▶ **What you need to do**
Reproduce the records verbatim from the line containing "to the camera?" through the end of the records, both ends included.

▶ **Rows**
┄┄┄┄┄┄┄┄┄┄

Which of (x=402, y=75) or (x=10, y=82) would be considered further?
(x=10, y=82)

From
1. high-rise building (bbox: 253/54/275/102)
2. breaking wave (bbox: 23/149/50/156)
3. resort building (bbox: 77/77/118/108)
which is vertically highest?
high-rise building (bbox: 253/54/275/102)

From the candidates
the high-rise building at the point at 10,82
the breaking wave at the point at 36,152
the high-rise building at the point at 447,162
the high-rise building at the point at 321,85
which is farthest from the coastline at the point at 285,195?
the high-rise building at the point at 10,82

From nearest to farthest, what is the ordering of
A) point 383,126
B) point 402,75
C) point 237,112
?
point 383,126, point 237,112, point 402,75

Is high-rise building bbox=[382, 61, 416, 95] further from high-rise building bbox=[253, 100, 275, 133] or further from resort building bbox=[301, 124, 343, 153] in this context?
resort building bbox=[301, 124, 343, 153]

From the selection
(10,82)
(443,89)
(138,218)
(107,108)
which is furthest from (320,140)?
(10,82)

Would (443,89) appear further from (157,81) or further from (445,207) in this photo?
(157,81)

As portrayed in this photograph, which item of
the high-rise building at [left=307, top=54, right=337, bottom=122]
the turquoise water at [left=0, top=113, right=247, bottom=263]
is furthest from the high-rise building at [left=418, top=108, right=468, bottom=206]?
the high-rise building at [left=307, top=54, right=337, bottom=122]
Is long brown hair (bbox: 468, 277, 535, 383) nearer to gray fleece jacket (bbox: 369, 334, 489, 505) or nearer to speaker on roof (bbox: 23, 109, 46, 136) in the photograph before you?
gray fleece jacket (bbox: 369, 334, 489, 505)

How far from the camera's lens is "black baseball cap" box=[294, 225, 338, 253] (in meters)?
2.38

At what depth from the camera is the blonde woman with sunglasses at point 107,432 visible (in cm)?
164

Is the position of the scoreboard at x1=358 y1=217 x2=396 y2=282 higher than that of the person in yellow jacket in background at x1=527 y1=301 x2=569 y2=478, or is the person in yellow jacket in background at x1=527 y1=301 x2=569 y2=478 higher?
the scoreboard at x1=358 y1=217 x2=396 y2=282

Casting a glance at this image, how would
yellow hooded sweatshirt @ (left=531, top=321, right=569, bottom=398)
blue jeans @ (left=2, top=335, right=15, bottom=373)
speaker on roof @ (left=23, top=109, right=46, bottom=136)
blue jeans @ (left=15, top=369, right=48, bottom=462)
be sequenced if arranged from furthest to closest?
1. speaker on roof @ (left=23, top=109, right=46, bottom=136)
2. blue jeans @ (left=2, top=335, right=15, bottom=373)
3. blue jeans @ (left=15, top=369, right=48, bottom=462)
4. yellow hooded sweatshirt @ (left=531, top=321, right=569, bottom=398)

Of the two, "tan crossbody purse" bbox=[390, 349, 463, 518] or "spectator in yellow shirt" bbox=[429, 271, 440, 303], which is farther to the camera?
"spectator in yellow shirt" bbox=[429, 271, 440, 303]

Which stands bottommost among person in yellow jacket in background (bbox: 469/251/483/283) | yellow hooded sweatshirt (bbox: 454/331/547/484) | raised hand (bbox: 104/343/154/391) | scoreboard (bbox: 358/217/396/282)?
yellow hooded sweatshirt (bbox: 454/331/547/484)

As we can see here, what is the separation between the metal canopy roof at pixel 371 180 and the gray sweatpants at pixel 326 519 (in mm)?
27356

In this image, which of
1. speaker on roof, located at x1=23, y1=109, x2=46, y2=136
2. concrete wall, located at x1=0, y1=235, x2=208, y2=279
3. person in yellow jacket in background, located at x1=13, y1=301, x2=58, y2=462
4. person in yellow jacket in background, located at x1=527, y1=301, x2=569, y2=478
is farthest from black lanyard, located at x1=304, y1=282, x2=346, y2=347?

┄┄┄┄┄┄┄┄┄┄

▶ **Result**
Of the two, "tan crossbody purse" bbox=[390, 349, 463, 518] or "spectator in yellow shirt" bbox=[429, 271, 440, 303], which is farther to the camera?
"spectator in yellow shirt" bbox=[429, 271, 440, 303]

Which stands bottommost among person in yellow jacket in background (bbox: 469/251/483/283) | yellow hooded sweatshirt (bbox: 454/331/547/484) | raised hand (bbox: 104/343/154/391) | scoreboard (bbox: 358/217/396/282)?
yellow hooded sweatshirt (bbox: 454/331/547/484)

As we can see here, what is the separation between the metal canopy roof at pixel 371 180 and the gray sweatpants at pixel 326 519 (in mm)?
27356

In this image, which of
1. speaker on roof, located at x1=23, y1=109, x2=46, y2=136
2. concrete wall, located at x1=0, y1=235, x2=208, y2=279
3. person in yellow jacket in background, located at x1=13, y1=301, x2=58, y2=462
4. person in yellow jacket in background, located at x1=527, y1=301, x2=569, y2=478
is farthest from black lanyard, located at x1=304, y1=282, x2=346, y2=347?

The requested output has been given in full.